- EXERCISE GOAL
Which lines below contain the word "furthest"? Copy each one out in full.

- DATASET

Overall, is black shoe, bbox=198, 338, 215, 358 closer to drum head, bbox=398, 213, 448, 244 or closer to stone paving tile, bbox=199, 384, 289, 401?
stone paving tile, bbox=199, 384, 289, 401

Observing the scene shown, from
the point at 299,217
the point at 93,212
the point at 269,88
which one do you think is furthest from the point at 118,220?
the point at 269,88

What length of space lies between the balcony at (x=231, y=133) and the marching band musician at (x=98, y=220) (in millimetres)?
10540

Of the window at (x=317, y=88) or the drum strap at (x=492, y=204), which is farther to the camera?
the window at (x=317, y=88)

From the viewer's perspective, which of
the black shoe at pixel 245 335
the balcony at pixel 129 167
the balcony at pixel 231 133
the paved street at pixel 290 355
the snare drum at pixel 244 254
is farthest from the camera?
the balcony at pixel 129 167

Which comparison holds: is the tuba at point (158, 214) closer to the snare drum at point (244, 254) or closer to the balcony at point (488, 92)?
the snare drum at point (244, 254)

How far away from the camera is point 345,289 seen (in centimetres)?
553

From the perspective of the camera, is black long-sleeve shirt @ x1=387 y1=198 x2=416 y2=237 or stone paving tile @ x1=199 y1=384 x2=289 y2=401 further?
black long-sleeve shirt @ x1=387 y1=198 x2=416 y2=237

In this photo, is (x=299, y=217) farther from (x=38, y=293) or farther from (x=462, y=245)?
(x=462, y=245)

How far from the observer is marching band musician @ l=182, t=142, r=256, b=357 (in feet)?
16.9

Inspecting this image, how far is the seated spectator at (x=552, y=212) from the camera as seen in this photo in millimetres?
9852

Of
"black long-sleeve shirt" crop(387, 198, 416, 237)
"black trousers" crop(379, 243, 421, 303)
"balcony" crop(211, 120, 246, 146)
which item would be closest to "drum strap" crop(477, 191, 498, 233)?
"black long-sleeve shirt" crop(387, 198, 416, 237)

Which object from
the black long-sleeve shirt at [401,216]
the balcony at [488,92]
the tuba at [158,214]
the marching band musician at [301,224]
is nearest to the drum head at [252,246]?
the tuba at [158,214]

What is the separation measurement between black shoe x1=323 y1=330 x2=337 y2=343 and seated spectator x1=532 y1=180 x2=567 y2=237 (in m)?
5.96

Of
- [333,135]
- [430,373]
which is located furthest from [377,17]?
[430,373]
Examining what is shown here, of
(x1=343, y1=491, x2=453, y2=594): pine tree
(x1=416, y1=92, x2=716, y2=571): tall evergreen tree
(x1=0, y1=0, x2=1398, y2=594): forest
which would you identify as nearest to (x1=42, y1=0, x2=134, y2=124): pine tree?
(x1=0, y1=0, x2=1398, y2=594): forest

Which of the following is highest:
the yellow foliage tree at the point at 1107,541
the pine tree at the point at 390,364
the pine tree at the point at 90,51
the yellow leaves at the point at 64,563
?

- EXERCISE RESULT
which one do you think is furthest from the point at 118,220?
which is located furthest from [377,17]?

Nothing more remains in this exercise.